Von Seiten der Tiroler Landesregierung und der anwesenden ExpertInnen wurden die neuen bundesweiten Maßnahmen begrüßt, auch wenn sie „nun notwendig wurden, da das Infektionsgeschehen zu größten Teilen nicht mehr nachvollziehbar ist. ‚Flatten the curve‘, also die Infektionskurve abflachen, ist das Gebot der Stunde.” Insgesamt sei Tirol in Sachen Bettenkapazitäten gut aufgestellt, und es gebe derzeit noch ausreichend Reserven, wie Alexandra Kofler betonte: „Die Zahlen steigen jedoch rasant in die Höhe – die bundesweiten Maßnahmen sind daher gut und notwendig. Noch müssen wir routinemäßige Operationen nicht zurückstellen, doch das kann bereits morgen oder in den nächsten Tagen soweit sein – wir haben dies im Auge.“
Die Herausforderung sei vor allem auf begrenzte Ressourcen zurückzuführen, wie Ewald Wöll sagte: „Die zur Verfügung stehenden Ressourcen (Betten, Beatmungsgeräte und Personal) sind irgendwann beschränkt. Auch wenn Beatmungsgeräte angekauft werden können – vor allem braucht es für die Behandlung von Covid-Patientinnen und Patienten höchst qualifiziertes Personal. Die Betreuung ist schwerer und belastender – einerseits aufgrund der Situationsdynamik, andererseits aufgrund der langwierigen Behandlungsdauer.“
33 Tage haben PatientInnen während der ersten Coronawelle durchschnittlich auf der Intensivstation in Zams verbracht – bei zehn Beatmungsplätzen ist damit eine reguläre Fluktuation nicht mehr gewährleistet, wodurch es zu Engpässen kommt: „Durch die enge Kooperation mit anderen Häusern bzw. Innsbruck konnten wir hier Transfers vornehmen – doch auch diese sind eine große Herausforderung für die schwer kranken Patientinnen und Patienten.“ In enger Abstimmung zwischen den Krankenanstalten werden im Vergleich zur ersten Welle Betten nicht explizit für Covid-Erkrankte freigehalten, sondern entsprechend dem Bedarf bereitgestellt. „Die Bevölkerung soll möglichst lange breitestmöglich versorgt werden. Das gelingt auch. Insgesamt ist die Situation jedoch für das gesamte Personal eine große Herausforderung und eine zusätzliche Belastung“, so Kofler.

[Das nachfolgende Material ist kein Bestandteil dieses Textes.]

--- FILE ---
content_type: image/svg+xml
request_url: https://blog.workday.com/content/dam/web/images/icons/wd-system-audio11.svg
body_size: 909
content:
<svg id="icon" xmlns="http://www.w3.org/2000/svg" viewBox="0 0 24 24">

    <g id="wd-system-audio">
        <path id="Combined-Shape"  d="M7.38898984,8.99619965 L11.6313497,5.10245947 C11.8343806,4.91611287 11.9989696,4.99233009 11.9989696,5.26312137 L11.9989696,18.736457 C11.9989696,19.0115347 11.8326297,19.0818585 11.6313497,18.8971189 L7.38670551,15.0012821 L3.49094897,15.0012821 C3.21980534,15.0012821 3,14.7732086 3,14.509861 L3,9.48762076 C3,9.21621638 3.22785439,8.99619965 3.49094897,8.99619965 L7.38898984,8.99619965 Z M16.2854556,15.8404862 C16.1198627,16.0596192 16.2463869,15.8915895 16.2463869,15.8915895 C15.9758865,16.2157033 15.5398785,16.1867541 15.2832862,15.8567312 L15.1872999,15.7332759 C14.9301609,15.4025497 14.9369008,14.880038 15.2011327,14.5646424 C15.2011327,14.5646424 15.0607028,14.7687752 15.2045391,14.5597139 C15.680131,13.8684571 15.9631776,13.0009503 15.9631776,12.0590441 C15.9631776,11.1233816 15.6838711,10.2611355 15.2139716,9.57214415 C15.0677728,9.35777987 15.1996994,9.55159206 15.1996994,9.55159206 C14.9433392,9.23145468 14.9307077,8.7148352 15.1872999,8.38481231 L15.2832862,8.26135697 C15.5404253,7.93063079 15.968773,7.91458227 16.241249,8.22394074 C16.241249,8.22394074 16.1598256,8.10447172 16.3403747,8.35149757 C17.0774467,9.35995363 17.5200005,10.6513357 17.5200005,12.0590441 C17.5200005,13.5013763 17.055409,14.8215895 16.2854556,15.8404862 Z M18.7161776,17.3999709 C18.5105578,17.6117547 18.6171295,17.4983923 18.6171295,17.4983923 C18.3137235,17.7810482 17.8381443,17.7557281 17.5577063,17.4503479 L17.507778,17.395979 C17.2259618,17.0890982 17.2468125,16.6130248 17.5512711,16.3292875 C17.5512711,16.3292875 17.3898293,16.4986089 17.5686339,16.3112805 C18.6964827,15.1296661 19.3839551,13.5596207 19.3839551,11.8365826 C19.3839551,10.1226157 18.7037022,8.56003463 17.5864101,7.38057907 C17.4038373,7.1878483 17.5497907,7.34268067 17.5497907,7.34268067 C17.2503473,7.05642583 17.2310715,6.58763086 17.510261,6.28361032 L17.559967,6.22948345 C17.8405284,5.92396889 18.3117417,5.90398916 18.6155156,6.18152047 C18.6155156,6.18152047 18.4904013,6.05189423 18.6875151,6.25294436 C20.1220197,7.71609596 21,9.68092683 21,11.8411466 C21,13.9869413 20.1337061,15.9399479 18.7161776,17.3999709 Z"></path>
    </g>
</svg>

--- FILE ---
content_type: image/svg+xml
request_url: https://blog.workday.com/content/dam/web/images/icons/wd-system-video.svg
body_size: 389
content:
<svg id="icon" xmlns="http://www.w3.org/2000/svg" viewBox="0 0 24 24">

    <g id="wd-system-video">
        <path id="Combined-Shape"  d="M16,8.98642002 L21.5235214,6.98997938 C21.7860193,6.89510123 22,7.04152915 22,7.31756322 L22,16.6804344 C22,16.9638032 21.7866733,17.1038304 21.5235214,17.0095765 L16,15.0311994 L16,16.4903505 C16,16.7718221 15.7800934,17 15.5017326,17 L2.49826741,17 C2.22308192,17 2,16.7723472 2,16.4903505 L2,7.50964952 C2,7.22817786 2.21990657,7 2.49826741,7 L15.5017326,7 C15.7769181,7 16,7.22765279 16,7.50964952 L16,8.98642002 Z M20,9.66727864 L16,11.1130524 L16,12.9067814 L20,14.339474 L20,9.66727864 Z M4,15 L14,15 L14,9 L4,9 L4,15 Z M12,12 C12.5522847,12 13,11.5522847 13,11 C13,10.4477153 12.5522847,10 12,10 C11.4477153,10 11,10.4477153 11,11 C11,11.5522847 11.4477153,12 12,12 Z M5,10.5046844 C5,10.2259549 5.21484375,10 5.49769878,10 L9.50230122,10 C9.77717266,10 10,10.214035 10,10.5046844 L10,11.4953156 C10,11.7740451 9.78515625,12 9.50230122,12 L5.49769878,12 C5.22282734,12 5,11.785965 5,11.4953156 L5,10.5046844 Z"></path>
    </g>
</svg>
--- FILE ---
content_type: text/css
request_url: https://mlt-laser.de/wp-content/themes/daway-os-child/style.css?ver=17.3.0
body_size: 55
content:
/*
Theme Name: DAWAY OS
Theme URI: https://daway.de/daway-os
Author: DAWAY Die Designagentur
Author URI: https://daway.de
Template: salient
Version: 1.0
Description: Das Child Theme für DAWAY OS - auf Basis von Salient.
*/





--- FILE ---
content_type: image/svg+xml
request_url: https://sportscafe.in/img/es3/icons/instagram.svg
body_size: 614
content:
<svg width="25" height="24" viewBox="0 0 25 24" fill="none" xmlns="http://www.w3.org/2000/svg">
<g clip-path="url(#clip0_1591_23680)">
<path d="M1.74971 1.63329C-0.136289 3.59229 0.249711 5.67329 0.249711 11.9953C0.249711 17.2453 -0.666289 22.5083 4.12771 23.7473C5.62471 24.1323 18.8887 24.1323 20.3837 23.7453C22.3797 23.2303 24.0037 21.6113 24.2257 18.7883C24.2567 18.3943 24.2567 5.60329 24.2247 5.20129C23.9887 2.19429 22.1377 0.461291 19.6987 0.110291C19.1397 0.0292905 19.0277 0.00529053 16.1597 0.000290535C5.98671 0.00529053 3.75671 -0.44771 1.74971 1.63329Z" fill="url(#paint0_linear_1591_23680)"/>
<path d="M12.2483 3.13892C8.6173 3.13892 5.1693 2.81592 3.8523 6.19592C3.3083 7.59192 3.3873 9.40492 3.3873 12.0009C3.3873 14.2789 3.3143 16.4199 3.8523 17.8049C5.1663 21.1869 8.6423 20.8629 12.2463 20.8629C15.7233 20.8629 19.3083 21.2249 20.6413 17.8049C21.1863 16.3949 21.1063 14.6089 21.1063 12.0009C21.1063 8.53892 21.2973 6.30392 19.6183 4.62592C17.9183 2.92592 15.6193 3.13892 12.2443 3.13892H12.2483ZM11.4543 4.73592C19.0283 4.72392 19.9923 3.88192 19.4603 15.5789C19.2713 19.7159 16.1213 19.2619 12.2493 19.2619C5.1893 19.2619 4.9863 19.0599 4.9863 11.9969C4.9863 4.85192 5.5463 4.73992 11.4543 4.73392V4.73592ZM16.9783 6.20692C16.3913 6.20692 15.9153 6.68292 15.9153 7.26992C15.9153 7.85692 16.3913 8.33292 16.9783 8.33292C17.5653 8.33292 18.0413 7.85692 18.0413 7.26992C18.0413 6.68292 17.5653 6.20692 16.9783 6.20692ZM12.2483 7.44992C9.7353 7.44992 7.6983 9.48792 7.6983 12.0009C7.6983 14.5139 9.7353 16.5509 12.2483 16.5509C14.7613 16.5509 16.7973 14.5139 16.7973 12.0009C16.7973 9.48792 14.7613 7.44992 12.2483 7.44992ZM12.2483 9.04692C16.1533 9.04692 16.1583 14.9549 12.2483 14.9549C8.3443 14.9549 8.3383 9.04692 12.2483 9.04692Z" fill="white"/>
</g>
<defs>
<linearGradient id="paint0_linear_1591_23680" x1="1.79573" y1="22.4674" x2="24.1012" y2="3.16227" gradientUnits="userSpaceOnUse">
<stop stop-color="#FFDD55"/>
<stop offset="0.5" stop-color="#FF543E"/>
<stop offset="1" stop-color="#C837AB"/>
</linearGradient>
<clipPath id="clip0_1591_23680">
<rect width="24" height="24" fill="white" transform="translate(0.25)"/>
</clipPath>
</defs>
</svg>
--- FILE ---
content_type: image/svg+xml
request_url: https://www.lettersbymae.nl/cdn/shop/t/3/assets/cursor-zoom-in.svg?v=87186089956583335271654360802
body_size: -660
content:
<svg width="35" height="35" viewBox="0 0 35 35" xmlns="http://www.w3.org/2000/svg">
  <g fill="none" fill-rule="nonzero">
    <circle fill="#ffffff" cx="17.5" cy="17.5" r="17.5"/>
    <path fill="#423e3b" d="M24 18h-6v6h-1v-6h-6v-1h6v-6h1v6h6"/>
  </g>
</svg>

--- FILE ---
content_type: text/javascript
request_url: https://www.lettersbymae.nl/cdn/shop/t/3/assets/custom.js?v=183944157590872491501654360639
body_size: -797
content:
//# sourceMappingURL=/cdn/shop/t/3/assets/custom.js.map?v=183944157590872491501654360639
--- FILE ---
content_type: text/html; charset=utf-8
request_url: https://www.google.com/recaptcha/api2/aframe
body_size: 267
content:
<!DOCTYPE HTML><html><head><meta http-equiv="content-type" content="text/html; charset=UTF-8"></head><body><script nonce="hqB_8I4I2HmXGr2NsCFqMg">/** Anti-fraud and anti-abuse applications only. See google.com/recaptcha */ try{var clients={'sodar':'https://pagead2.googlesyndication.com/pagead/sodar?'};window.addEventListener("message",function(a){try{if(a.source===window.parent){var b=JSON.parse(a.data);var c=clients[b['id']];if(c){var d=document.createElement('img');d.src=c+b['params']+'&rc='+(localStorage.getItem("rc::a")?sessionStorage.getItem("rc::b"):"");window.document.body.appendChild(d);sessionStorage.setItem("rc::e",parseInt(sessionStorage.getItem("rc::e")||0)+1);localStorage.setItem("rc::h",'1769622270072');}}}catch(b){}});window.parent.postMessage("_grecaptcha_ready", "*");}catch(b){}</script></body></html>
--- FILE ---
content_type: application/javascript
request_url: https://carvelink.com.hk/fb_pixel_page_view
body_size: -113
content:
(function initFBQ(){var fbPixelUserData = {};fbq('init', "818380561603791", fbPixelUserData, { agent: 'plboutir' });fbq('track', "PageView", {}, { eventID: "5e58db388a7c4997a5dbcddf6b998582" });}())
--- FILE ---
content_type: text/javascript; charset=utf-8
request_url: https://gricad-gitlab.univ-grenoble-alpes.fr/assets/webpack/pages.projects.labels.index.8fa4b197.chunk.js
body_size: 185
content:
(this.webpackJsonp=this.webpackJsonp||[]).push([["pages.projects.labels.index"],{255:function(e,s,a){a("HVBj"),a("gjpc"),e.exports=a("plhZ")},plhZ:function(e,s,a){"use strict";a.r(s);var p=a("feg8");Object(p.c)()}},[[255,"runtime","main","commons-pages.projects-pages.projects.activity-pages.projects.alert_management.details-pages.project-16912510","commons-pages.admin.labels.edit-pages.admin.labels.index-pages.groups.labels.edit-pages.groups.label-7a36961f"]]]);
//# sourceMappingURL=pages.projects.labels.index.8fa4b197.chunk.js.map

Der Appell der ExpertInnen: Man solle nicht in Panik geraten, doch dem Virus sowie den MitbürgerInnen mit größtem Respekt begegnen und sich an die Maßnahmen halten – es gäbe dazu keine Alternative! Das Tragen des Mund-Nasen-Schutzes dient dabei vor allem dem Schutz anderer Personen und fungiert als Erinnerung, Abstand zu halten.
Hilfe bei Corona-Frust
„Eine Verordnung des Bundes alleine nützt aber nichts, wenn die Bevölkerung nicht zusammenhilft und sich an die Maßnahmen hält“, so Landeshauptmann Platter. Gleichzeitig seien viele Menschen von den Maßnahmen ermüdet, genervt und frustriert. Dahingehend wurde einmal mehr auf die Hotline des psychosozialen Krisendienstes verwiesen. Dieser ist unter der Nummer 0800 400 120 jeweils von Montag bis Donnerstag 8.00 bis 20.00 Uhr, Freitag von 8.00 bis 16.30 Uhr und danach durchgehend bis Montag 8.00 Uhr zu erreichen.